/RAKE

A python implementation of the Rapid Automatic Keyword Extraction

Primary LanguagePythonMIT LicenseMIT

RAKE

A Python implementation of the Rapid Automatic Keyword Extraction (RAKE) algorithm as described in: Rose, S., Engel, D., Cramer, N., & Cowley, W. (2010). Automatic Keyword Extraction from Individual Documents. In M. W. Berry & J. Kogan (Eds.), Text Mining: Theory and Applications: John Wiley & Sons.
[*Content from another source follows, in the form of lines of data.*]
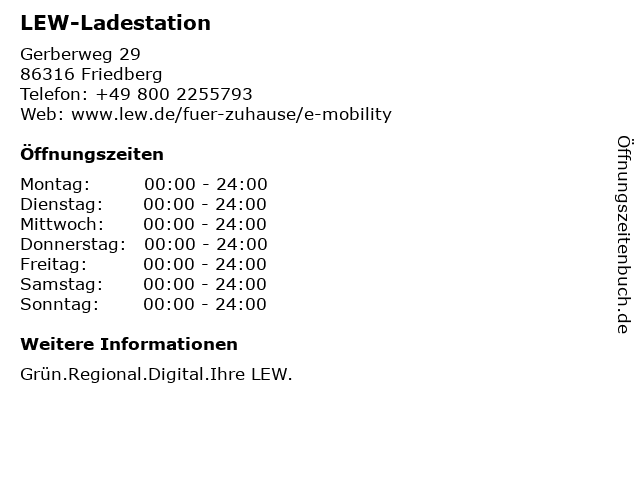 LEW-Ladestation

Gerberweg 29
86316 Friedberg
Telefon: +49 800 2255793
Web: www.lew.de/fuer-zuhause/e-mobility

Öffnungszeiten

Montag: 00:00 - 24:00
Dienstag: 00:00 - 24:00
Mittwoch: 00:00 - 24:00
Donnerstag: 00:00 - 24:00
Freitag: 00:00 - 24:00
Samstag: 00:00 - 24:00
Sonntag: 00:00 - 24:00

Weitere Informationen

Grün.Regional.Digital.Ihre LEW.

Öffnungszeitenbuch.de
The source code is released under the MIT License.

Updates from aneesha/RAKE

  • Complete rewrite of the Rake class.
    • Cleaned up code by using tools from python's collections lib (Counter and defaultdict)
    • Methods now exist inside the Rake class, no need for them to be exposed outside (though they can still be called if need be
    • Rewrote the existing string tokenizer based on the process listed in the original paper (ie. "First, the document text is split into an array of words by the specified word delimiters. This array is then split into sequences of contiguous words at phrase delimiters and stop word positions.")
    • Uses the fox stopword list by default, since it returns results more similar to the abstract used as an example in the original paper, and the smart stopword list is overkill
    • Rake.run() can now take a tokenized list of words as input for alternative tokenizer use
    • Rake.run() now returns a sorted list of namedtuple KeywordScores, sorted by overall score and also containing sum_deg and sum_freq metrics. These can also be accessed via the Rake.keyword_scores attribute after a call to Rake.run()
    • Rake.word_scores is a class attribute that returns a sorted list of namedtuple WordScores, sorted by overall score and containing deg and freq metrics, available after calling Rake.run()
  • Package should be almost ready to install from pypi or github (thanks to @tomaspinho and @fabinvf)

To-Do:

  • Develop some tests and make sure we're legit
  • Add adjoining features functionality (two potential keywords split by a stopword) aneesha#8

Development

Dependencies for development are specified in the dev-requirements.txt file. You can install them with pip install -r dev-requirements.txt. You can run the tests with py.test tests after the requirements are installed.